Wednesday, October 1st, 2008

Invisibility cloaks could take sting out of tsunamis — but not by hiding from them:

The first working invisibility cloak, built in 2006, guided microwaves around a small, flat copper ring as if it wasn’t there. By October 2007, a device repeated the trick for harder-to-handle visible light, and some progress is reported on the yet more complex task of making cloaks to hide 3D objects.

Now Stefan Enoch at the Fresnel Institute in Marseille, France, says that established cloaking principles could be applied to ocean waves, which are essentially two-dimensional.

So the idea does not involve an invisibility cloak at all, just the concept behind it, which involves manipulating two-dimensional waves:

To prove it, the researchers have built a prototype 10 centimetres across (see image, right) for testing in a wave tank. Concentric rings of rigid pillars form a labyrinth of radial and concentric corridors.

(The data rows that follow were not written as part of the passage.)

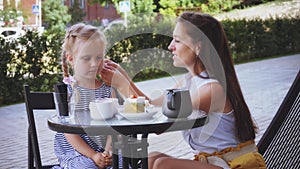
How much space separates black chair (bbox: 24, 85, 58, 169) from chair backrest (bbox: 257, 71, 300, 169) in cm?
111

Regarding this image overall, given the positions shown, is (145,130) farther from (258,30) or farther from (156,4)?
(156,4)

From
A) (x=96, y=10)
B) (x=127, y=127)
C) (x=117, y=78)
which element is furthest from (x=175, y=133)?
(x=96, y=10)

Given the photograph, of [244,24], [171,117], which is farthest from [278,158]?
[244,24]

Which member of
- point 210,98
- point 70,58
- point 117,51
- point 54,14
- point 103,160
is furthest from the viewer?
point 54,14

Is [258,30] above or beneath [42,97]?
beneath

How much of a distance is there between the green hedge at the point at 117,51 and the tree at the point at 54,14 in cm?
778

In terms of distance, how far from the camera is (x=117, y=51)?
883 cm

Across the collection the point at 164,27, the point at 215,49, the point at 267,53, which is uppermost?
the point at 215,49

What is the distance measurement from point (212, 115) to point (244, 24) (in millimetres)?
11143

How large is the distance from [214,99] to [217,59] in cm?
18

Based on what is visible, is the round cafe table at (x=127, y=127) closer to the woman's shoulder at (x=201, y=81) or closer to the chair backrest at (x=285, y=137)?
the woman's shoulder at (x=201, y=81)

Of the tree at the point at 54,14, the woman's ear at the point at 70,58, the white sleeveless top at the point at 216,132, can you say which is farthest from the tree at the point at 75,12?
the white sleeveless top at the point at 216,132

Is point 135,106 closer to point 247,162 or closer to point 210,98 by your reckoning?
point 210,98

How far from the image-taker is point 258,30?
44.3 feet
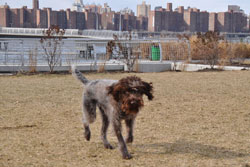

It may look like waves could pass easily along the radial corridors to the cloak’s centre. But they interact with the pillars, producing forces that pull water along the concentric corridors instead.

“Basically, the cloak behaves like a whirlpool,” says Sebastian Guenneau at the University of Liverpool, UK, and a member of Enoch’s team. “The further you go into the whirlpool, the faster you rotate.”

The spinning rate increases close to the cloak’s centre where the concentric corridors are narrower, making the forces greater, he explains.

As the water whizzes around the cloak, the waves are flung out again along the radial corridors. “If you imagine water entering the cloak from the north, some leaves the cloak to the east, and some leaves to the west, but most is thrown out at the south,” says Guenneau.

The waves exiting the cloak travel as if they have not been disturbed at all, he says.

Perfect for protecting oil rigs — or seasteads.